Conductivity and Resistivity of Dirac Electrons in Single-Component Molecular Conductor [Pd(dddt)_2]

TL;DR

This study investigates the electrical properties of Dirac electrons in the molecular conductor [Pd(dddt)_2], revealing how pressure influences conductivity and resistivity, with findings explaining experimental observations of pseudogap behavior.

Contribution

It provides a theoretical analysis of Dirac electron transport in [Pd(dddt)_2], highlighting pressure-dependent conductivity and pseudogap phenomena using a tight-binding model.

Findings

Conductivity increases linearly at low T under pressure due to Dirac cones.

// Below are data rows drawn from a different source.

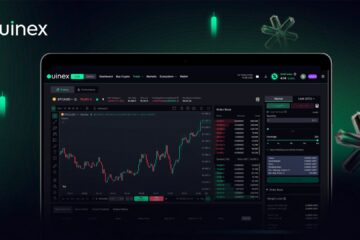 Ouinex Eliminates Perpetual Futures Commissions, Betting Spreads Beat Fees — Exchange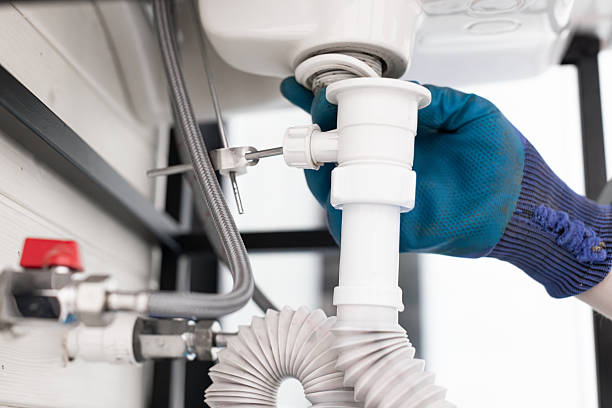 Reliable Drain Cleaning contractor in Pocomoke City, MD by Masters Plumbing Service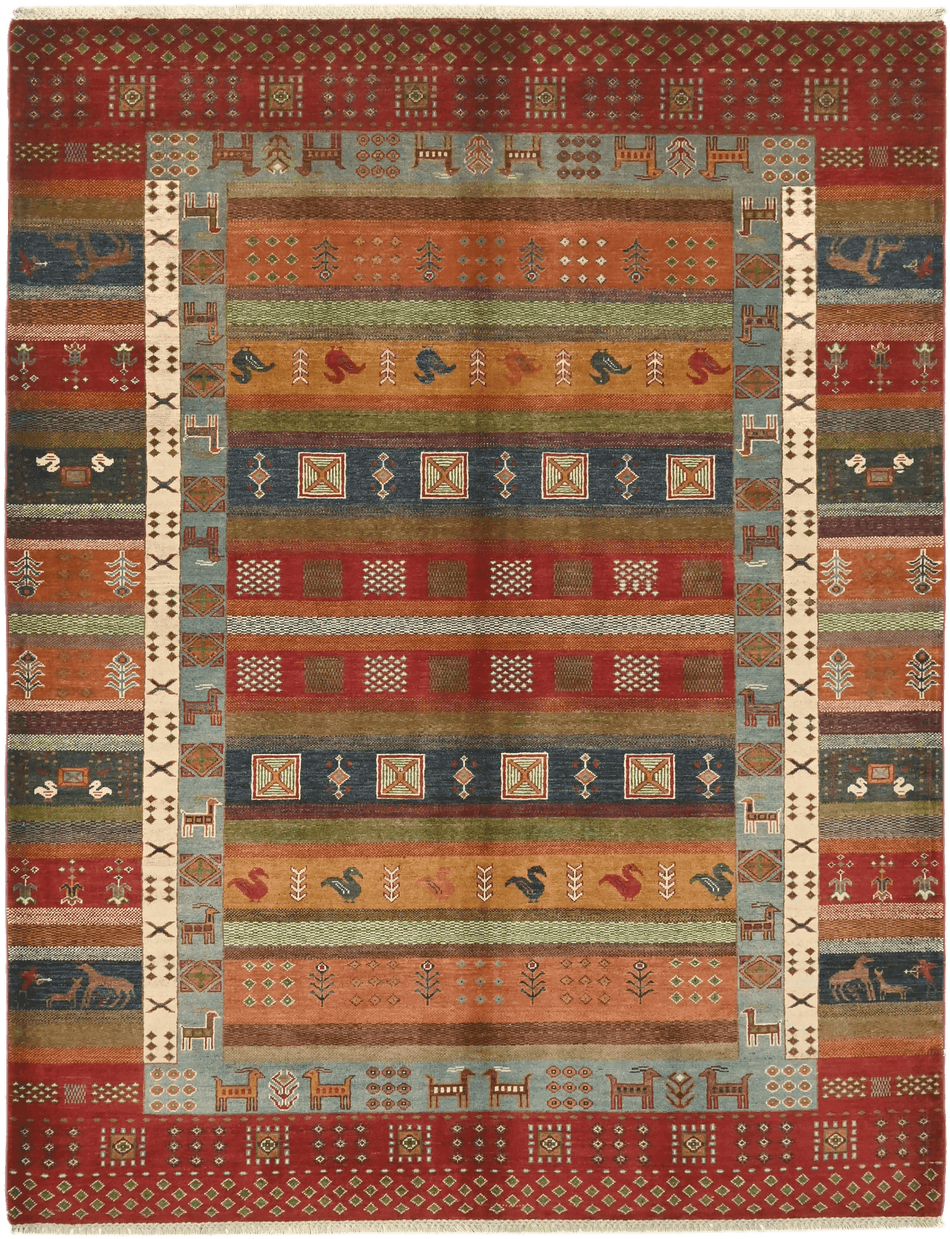 Khurjeen Rug - 240 cm x 180 cm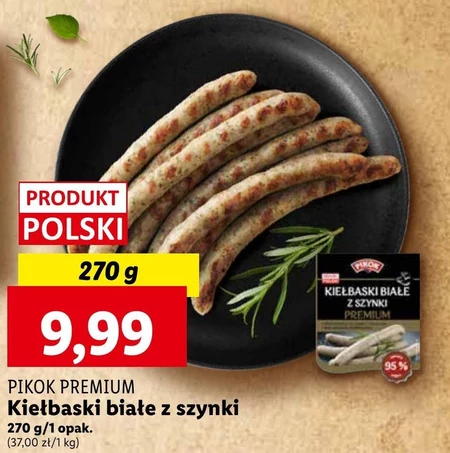 Kiełbaski Pikok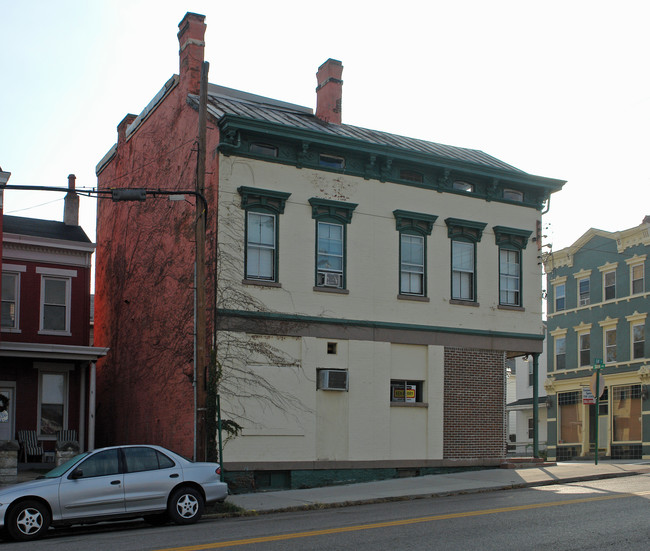 515 Clay St in Bellevue, KY - Foto de edificio - Building Photo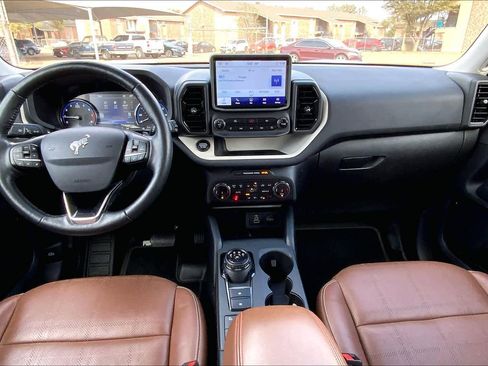 Used 2023 Ford Bronco Sport Heritage Limited AWD/4WD image 16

Resistivity shows pseudogap-like behavior even with Dirac electrons.

Pressure influences the transition between semimetal and insulator states.

Abstract

Dirac electrons, which have been found in the single-component molecular conductor [Pd(dddt)_2] under pressure, are examined by calculating the conductivity and resistivity in terms of a tight-binding model for several pressures of P GPa, which give a nodal line semimetal or insulator. The temperature (T) dependence of the conductivity shows that the conductivity increases linearly under pressure at low T due to the Dirac cone but stays almost constant at high T. Further, at lower pressures, the conductivity is suppressed due to an unconventional gap, which is examined by calculating the resistivity. The resistivity exhibits a pseudogap-like behavior even in the case described by the Dirac cone. Such behavior originates from a novel role of the nodal line semimetal followed by a pseudogap that is different from a band gap. The present result reasonably explains the resistivity observed in the experiment.